- _What the exercise asks_: Please reproduce the review of "Death of a Salesman" below in full, word for word.

- _Document_:
━━━━━━━━
Monday, 29 October 2012

'Death of a Salesman' at Theatre Royal

Death of a Salesman tells the story of a man a little too old to continue his demanding work and a little too young to leave it all together. Willy Loman and his wife Linda are struggling to pay off their mortgage and the stress shows when Willy starts to lose his concentration on the road. We meet the scene when drop-kick son Biff moves home after years of drifting, and past regrets rise to the surface.

It’s a sincere examination on what has changed and what has stayed the same in contemporary Western society. Does a ranch still cost a few thousand dollars? No. Do families still experience job disruption and personal stress?  Yes, of course. It was apparent how close to home some sections of the play resounded when an according laugh broke out of the audience - especially when Loman talks about the relief of paying off a house, only to have everyone moved out. Death of a Salesman is the classic twentieth century play, driven by dialogue, exempt from elaborate sets and performances – and the Belvoir production is just as raw, confronting and real. Director Simon Stone opts for a minimalist set and maximum power from the actors and stays true to Arthur Miller’s script.

Colin Friels holds a strong stage presence as Willy Loman, from his soft mad utterings to the loud, alarming outbursts of frustration. He concentrates on the power of the human voice and although reminiscent of Dustin Hoffman’s 1985 film performance, bared on stage Friels is almost frightening. His poetic reflections on work, life and the point of it are close to a modern truth.
━━━━━━━━
- _Stored records_:
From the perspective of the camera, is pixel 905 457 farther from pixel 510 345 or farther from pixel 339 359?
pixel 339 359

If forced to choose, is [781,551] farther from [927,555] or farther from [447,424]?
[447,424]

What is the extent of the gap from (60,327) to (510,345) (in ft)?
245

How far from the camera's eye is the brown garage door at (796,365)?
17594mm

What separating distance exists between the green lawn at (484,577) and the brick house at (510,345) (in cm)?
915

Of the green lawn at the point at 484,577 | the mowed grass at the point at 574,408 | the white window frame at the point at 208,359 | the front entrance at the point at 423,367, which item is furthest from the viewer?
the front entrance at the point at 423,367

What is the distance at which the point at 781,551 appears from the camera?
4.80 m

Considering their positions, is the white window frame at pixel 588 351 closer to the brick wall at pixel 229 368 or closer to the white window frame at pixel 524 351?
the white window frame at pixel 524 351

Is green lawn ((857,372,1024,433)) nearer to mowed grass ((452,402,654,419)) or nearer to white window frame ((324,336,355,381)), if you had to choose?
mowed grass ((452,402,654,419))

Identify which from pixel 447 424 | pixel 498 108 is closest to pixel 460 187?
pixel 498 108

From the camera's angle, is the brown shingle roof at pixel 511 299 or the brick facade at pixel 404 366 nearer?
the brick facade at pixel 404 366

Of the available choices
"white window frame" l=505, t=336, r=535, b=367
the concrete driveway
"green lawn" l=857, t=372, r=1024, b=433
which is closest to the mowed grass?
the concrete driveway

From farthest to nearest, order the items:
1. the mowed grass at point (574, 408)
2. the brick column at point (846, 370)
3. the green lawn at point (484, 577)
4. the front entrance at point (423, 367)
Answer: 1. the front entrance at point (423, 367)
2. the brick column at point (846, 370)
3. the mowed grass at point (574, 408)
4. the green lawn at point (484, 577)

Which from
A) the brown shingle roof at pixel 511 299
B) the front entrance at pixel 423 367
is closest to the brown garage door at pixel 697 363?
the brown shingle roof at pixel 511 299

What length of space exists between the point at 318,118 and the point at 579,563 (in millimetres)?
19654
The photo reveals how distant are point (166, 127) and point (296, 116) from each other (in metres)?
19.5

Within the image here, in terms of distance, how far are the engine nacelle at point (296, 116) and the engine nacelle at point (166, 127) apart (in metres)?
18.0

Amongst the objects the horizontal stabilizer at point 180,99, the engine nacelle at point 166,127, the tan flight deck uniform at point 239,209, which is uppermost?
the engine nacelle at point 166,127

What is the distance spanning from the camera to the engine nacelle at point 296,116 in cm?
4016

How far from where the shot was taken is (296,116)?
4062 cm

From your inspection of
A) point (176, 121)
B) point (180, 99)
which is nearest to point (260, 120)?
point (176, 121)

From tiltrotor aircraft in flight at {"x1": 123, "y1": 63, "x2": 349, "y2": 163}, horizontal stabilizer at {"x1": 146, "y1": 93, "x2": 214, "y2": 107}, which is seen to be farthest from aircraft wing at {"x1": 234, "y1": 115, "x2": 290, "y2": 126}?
━━━━━━━━
- _Reply to the exercise_:
Monday, 29 October 2012

'Death of a Salesman' at Theatre Royal

Death of a Salesman tells the story of a man a little too old to continue his demanding work and a little too young to leave it all together. Willy Loman and his wife Linda are struggling to pay off their mortgage and the stress shows when Willy starts to lose his concentration on the road. We meet the scene when drop-kick son Biff moves home after years of drifting, and past regrets rise to the surface.

It’s a sincere examination on what has changed and what has stayed the same in contemporary Western society. Does a ranch still cost a few thousand dollars? No. Do families still experience job disruption and personal stress?  Yes, of course. It was apparent how close to home some sections of the play resounded when an according laugh broke out of the audience - especially when Loman talks about the relief of paying off a house, only to have everyone moved out. Death of a Salesman is the classic twentieth century play, driven by dialogue, exempt from elaborate sets and performances – and the Belvoir production is just as raw, confronting and real. Director Simon Stone opts for a minimalist set and maximum power from the actors and stays true to Arthur Miller’s script.

Colin Friels holds a strong stage presence as Willy Loman, from his soft mad utterings to the loud, alarming outbursts of frustration. He concentrates on the power of the human voice and although reminiscent of Dustin Hoffman’s 1985 film performance, bared on stage Friels is almost frightening. His poetic reflections on work, life and the point of it are close to a modern truth.